Please reproduce, unchanged, everything in the records below from the line containing "How far away from" down to the line containing "11.3 metres", including both of those lines.

####################

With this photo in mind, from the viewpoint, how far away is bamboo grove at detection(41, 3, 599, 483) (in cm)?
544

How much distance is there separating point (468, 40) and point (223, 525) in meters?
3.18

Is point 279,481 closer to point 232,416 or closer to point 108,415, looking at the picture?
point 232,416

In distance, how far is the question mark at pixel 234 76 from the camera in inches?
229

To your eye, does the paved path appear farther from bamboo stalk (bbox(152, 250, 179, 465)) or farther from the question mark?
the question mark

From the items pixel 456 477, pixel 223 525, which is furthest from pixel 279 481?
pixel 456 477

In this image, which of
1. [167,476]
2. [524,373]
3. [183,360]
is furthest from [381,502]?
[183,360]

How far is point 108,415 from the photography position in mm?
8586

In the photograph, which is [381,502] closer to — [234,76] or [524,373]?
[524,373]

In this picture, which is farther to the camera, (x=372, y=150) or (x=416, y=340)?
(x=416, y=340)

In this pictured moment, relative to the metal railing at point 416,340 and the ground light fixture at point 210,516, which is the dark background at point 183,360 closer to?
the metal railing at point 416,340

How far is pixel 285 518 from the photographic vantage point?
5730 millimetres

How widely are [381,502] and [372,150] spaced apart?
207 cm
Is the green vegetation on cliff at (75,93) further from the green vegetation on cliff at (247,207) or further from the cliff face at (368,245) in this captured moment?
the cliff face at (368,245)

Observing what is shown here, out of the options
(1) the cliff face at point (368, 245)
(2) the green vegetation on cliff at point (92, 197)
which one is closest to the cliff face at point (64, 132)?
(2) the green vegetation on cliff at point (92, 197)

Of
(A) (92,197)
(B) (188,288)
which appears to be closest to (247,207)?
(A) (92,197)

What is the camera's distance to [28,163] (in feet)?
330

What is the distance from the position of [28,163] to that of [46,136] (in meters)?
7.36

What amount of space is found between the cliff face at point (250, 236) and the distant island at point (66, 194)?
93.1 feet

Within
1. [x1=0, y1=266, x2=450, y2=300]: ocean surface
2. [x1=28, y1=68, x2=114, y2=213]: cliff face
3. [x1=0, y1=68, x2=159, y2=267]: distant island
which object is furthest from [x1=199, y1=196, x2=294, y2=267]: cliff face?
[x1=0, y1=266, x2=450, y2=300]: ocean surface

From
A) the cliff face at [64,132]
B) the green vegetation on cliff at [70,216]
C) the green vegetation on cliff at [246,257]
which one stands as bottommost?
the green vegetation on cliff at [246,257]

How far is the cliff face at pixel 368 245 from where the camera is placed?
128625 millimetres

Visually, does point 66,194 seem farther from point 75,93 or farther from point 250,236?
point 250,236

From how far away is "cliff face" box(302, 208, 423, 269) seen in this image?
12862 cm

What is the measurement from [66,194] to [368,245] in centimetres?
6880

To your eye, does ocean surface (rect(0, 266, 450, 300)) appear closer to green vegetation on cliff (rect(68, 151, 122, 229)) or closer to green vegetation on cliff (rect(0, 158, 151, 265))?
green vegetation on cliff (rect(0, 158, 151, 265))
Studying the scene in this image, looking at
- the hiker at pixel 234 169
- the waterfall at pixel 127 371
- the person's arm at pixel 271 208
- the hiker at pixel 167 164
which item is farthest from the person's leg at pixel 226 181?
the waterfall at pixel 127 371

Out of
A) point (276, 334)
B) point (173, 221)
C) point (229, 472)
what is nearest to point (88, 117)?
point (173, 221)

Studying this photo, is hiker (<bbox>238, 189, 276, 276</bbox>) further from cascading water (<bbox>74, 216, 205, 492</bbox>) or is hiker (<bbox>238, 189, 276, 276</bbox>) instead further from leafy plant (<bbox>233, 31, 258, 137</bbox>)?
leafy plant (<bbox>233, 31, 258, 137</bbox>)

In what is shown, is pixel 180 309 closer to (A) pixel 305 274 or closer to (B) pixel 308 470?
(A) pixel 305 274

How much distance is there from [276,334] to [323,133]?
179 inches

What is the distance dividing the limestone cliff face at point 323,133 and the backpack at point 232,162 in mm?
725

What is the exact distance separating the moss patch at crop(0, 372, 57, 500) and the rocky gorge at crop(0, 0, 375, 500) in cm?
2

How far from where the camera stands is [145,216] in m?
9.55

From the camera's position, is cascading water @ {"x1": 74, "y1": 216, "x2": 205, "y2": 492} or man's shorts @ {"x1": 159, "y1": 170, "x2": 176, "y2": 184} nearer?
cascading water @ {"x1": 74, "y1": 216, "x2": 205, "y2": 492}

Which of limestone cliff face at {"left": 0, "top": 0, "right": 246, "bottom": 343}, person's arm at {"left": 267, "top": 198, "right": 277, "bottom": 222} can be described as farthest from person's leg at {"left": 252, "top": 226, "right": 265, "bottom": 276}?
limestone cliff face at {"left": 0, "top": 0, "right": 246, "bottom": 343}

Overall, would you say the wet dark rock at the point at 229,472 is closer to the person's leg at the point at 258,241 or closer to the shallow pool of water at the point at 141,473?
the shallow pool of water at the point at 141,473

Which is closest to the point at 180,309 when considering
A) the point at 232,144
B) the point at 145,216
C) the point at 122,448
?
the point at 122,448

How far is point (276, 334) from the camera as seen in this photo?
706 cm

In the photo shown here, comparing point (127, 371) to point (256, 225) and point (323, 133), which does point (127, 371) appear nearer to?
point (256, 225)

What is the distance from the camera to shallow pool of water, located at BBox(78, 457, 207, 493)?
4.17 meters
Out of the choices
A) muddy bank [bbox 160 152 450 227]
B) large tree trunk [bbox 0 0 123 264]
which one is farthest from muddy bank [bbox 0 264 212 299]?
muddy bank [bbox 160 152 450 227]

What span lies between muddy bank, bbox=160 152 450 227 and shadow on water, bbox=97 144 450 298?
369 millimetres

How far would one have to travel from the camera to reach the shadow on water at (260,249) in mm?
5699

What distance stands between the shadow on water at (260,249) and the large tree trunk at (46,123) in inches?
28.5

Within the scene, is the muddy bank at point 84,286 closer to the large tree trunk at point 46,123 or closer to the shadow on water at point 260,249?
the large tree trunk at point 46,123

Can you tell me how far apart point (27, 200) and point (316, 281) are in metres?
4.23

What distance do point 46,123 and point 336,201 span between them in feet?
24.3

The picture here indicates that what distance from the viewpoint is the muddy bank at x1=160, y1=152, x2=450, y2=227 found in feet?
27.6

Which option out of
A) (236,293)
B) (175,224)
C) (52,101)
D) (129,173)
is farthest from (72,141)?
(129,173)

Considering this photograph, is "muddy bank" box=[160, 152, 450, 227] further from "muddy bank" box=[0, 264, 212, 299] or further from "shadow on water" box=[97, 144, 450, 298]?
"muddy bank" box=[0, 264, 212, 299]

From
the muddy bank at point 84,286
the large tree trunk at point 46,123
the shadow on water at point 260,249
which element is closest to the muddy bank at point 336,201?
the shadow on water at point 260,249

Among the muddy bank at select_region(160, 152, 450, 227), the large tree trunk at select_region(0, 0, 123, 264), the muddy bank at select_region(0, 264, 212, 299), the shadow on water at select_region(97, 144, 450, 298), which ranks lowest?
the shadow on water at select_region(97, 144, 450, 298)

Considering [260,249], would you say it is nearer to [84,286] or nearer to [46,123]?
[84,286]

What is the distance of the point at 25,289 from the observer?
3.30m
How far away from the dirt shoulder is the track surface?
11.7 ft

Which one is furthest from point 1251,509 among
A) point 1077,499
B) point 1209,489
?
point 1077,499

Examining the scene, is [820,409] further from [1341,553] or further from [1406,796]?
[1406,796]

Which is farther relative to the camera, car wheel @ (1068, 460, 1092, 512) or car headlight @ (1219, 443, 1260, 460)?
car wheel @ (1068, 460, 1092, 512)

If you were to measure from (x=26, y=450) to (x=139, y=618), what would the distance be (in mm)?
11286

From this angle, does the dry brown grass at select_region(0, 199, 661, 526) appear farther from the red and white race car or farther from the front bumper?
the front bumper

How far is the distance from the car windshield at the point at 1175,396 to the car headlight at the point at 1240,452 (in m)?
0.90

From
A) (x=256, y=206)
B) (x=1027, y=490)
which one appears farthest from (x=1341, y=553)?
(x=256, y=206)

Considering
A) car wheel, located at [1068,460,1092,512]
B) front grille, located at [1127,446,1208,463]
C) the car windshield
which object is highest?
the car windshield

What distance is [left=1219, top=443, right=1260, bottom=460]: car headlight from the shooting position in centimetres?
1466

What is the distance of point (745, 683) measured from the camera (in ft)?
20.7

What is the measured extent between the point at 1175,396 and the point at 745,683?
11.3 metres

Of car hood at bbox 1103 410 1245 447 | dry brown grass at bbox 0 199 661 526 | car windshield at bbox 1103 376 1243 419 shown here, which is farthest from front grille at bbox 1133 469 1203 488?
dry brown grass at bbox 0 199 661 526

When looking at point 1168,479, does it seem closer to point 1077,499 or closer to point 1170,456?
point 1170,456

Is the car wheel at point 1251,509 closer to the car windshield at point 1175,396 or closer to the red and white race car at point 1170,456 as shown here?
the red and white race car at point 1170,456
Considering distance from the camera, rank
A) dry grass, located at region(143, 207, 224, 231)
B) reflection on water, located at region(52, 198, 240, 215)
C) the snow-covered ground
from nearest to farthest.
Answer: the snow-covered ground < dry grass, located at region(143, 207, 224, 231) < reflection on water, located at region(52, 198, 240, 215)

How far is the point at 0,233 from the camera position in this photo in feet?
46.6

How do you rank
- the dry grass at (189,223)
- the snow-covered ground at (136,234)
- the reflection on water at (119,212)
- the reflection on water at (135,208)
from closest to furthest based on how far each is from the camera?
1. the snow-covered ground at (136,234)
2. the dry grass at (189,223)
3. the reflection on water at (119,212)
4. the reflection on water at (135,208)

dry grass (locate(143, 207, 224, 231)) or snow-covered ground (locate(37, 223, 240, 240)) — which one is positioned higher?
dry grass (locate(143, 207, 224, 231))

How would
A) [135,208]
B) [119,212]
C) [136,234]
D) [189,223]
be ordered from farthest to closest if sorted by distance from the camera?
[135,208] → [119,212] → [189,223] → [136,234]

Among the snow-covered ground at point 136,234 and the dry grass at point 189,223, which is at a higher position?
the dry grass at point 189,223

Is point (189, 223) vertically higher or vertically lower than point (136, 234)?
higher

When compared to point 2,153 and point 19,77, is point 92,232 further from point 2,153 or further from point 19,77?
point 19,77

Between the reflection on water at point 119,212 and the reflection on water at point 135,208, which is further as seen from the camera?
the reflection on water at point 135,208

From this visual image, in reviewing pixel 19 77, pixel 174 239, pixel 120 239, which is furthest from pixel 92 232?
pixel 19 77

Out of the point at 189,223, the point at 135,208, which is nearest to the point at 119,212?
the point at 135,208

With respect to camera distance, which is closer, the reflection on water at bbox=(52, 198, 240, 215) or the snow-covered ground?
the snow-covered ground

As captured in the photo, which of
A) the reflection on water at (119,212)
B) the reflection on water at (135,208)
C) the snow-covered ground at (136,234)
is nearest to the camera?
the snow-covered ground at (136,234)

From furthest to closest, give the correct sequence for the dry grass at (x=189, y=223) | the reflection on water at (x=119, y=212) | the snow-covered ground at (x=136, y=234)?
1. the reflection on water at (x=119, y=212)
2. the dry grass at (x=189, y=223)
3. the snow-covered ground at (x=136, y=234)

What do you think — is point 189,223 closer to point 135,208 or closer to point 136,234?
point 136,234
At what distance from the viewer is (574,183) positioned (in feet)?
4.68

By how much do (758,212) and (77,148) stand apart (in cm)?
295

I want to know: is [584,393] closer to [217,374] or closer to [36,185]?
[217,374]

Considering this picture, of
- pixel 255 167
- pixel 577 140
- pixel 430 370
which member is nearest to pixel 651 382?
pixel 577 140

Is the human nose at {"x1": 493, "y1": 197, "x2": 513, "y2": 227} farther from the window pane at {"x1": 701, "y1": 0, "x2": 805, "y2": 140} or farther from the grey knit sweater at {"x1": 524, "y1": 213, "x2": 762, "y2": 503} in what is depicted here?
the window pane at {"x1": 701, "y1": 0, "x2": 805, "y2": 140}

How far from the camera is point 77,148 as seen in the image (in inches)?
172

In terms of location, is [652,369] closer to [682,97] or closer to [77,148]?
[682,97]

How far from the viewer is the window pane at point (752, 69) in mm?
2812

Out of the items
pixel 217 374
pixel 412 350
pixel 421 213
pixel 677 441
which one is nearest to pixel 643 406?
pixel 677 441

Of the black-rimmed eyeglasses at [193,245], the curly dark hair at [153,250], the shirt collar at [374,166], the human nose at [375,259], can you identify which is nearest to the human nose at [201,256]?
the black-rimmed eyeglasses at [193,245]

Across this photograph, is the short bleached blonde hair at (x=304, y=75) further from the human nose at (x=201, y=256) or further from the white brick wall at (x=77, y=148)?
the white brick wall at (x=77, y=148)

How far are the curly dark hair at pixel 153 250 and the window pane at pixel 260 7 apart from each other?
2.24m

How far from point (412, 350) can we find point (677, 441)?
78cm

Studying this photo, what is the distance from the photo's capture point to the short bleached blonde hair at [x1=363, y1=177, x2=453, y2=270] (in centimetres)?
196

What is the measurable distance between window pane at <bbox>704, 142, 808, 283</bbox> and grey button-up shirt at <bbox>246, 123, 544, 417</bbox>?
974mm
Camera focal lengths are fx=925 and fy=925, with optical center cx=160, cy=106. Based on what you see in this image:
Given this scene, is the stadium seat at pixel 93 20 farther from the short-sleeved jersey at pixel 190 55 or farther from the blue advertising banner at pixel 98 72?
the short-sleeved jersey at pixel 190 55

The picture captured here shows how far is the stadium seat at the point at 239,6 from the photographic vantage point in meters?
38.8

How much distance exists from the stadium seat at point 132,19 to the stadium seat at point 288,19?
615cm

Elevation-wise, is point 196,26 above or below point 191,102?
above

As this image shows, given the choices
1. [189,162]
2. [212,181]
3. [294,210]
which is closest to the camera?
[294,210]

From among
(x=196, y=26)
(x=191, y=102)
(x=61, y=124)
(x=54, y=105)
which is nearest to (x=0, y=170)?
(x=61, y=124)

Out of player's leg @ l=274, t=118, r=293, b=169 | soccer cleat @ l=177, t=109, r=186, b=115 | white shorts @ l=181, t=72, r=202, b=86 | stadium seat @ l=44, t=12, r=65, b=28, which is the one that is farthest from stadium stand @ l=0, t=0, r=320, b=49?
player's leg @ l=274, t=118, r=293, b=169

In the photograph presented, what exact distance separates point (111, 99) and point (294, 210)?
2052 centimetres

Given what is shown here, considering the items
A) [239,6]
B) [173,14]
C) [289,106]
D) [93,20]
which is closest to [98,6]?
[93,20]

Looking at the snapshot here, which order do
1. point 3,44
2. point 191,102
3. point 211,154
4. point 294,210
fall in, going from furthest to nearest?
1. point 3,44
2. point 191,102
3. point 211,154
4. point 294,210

####################

RESULT OF THE EXERCISE:
How far away from the dirt shoulder is the track surface?
11.7 ft

Which one is furthest from point 1251,509 among
A) point 1077,499
B) point 1209,489
?
point 1077,499

Examining the scene, is [820,409] further from [1341,553] or further from [1406,796]?
[1406,796]

Which is farther relative to the camera, car wheel @ (1068, 460, 1092, 512) or car headlight @ (1219, 443, 1260, 460)?
car wheel @ (1068, 460, 1092, 512)

If you were to measure from (x=26, y=450) to (x=139, y=618), what would the distance be (in mm)?
11286

From this angle, does the dry brown grass at select_region(0, 199, 661, 526) appear farther from the red and white race car or farther from the front bumper?
the front bumper

How far is the distance from the car windshield at the point at 1175,396 to the car headlight at the point at 1240,452 (in m)?
0.90

From
A) (x=256, y=206)
B) (x=1027, y=490)
which one appears farthest from (x=1341, y=553)?
(x=256, y=206)

Considering
A) car wheel, located at [1068,460,1092,512]
B) front grille, located at [1127,446,1208,463]
C) the car windshield
which object is highest?
the car windshield

What distance is [left=1219, top=443, right=1260, bottom=460]: car headlight from the shooting position in centimetres?
1466

What is the distance of point (745, 683) measured from the camera (in ft)?
20.7

What is the measured extent between the point at 1175,396 and the point at 745,683?
11.3 metres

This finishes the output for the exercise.